Movie Review : A Star is Born (2018)
A Star is Born had a pop culture moment during movie awards season. Bradley Cooper and Lady Gaga performed the movie’s hit song Shallow for promotional purposes a handful of times and fans lost their shit on social media. The co-stars cultivated an ambiguity in their performances that made people wish they were actually in love. It doesn’t have anything to do with the movie, but it helped A Star is Born to become the most talked about Academy Award nominee of this year’s ceremony. But is the movie actually good? The best answer I can give you is… it’s entertaining?
For the uninitiated, A Star is Born is the third remake of a 1937 movie that doesn’t have anything to do with music. It features a young, struggling singer named Ally (Lady Gaga) who meets famed country artist Jackson Maine (Bradley Cooper) in a drag bar, where she’s singing La Vie en Rose while pretending to be a man who’s pretending to be a woman. They fall hopelessly in love, he brings her on tour and she seduces his fans because she’s pretty fucking talented herself. But their June and Johnny bliss is interrupted by a greedy record producer (Rafi Gavron) who has plans for Ally.
This movie is so freakin’ strange. It’s not what happens in A Star is Born that is strange, but rather how it happens. Let me explain.
Nobody ever earns anything. Jackson meets the woman of his dreams by literally walking half-drunk into the first bar (also a drag queen bar, where… you know, heterosexual life-affirming moments are rarer). Ally seduces him right away by singing a song in a language Jackson doesn’t understand and while being a quite convincing drag queen. They also write a planet crushing hit with deep and complex lyrics in five minutes, sitting half-drunk in a parking lot. When Jackson takes Ally touring with him, she wins over his fans and even closes his shows, which is some major bullshit. Imagine you pay 100$ to see… let’s say Phil Collins and he lets his wife sing something you don’t know for the encore?

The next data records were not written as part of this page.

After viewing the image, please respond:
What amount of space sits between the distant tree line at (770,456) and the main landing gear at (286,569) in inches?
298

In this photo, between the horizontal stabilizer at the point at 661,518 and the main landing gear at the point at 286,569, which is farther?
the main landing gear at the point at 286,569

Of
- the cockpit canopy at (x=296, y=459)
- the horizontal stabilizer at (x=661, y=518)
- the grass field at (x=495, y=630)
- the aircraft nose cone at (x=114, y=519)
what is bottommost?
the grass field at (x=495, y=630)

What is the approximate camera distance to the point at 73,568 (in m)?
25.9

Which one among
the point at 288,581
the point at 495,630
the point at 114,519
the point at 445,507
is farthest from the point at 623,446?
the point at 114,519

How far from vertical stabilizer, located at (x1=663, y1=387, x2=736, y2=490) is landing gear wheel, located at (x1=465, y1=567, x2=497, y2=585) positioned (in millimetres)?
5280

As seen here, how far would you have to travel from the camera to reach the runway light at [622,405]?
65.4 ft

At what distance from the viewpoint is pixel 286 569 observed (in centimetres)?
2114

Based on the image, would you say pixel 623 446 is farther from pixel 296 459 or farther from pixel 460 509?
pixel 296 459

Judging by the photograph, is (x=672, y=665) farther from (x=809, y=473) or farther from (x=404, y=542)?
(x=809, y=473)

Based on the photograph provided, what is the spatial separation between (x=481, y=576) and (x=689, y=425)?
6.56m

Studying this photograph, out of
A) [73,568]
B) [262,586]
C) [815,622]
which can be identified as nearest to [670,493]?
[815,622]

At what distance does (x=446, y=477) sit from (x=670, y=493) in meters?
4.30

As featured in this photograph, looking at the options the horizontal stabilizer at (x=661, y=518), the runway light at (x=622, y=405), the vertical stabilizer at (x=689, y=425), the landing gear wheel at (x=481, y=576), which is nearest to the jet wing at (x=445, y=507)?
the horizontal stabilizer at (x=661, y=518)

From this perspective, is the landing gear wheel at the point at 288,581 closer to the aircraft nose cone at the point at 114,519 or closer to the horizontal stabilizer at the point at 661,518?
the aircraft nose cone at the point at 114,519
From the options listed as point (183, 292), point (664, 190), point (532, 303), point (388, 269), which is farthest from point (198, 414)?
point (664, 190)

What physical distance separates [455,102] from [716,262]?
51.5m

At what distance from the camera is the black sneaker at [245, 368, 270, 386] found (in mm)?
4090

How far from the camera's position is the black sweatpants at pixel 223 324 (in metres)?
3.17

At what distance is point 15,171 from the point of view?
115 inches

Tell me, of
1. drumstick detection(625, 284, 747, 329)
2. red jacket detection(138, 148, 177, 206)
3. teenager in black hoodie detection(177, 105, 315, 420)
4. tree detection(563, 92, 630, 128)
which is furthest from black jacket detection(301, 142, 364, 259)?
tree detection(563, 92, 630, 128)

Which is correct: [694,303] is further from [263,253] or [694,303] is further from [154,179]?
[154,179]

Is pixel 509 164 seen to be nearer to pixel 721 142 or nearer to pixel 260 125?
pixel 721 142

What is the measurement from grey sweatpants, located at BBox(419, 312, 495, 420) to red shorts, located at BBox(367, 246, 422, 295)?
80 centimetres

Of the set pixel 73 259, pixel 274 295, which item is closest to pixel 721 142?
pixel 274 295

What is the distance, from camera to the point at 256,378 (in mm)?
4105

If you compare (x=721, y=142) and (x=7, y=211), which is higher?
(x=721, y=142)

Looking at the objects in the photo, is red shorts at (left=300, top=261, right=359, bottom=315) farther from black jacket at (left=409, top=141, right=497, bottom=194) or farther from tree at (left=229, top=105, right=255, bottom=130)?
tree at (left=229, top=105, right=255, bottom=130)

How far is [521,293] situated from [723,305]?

Good writing usually entails that you witness a character’s struggle. It makes you sympathetic to their desires and builds up tension. So, when the characters have a life altering moment, you understand what’s at stake. A Star is Born doesn’t work like that. It goes like: “c’mon, it’s Bradley Cooper and Lady Gaga. You already love them. Who gives a shit about character development?” And it kind of works? See, it’s a little bit like kayfabe in wrestling. We’re living a romantic fantasy through two familiar faces. Nothing outside of Jackson and Ally’s relationship really matters in A Star is Born, so the movie just gets there as quick as possible.
But A Star is Born is not all silliness. There are things it does genuinely well. For example, its structure eschews the traditional will-they-or-won’t-they desire game that every romantic movie is usually about. It’s one of the rare movies that actually portrays a romantic relationship with ups, downs and all the nuances in between. OK, maybe not “all” the nuances but it has some. Jackson and Ally fight, make up, behave selfishly, support each other through tough times, etc. Hollywood is traditionally useless past the first kiss, so it was cool watching a mainstream movie having a somewhat responsible angle on relationships.
I was wildly entertained by A Star is Born. Not always for the right reasons, but it kept me watching. Perhaps the very best thing this movie has to offer is its music, though. Bradley Cooper even signs a song called Black Eyes in the beginning, which I have… * welp * put in a Spotify playlist? Anyway, it’s a wildly unrealistic, manipulative romantic fantasy, but it’s pretty honest about what it is and what it tries to do. Not sure we’re going to remember it in five years, but it’s not insignificant either. One could argue it was the perfect Oscar nominee for 2019.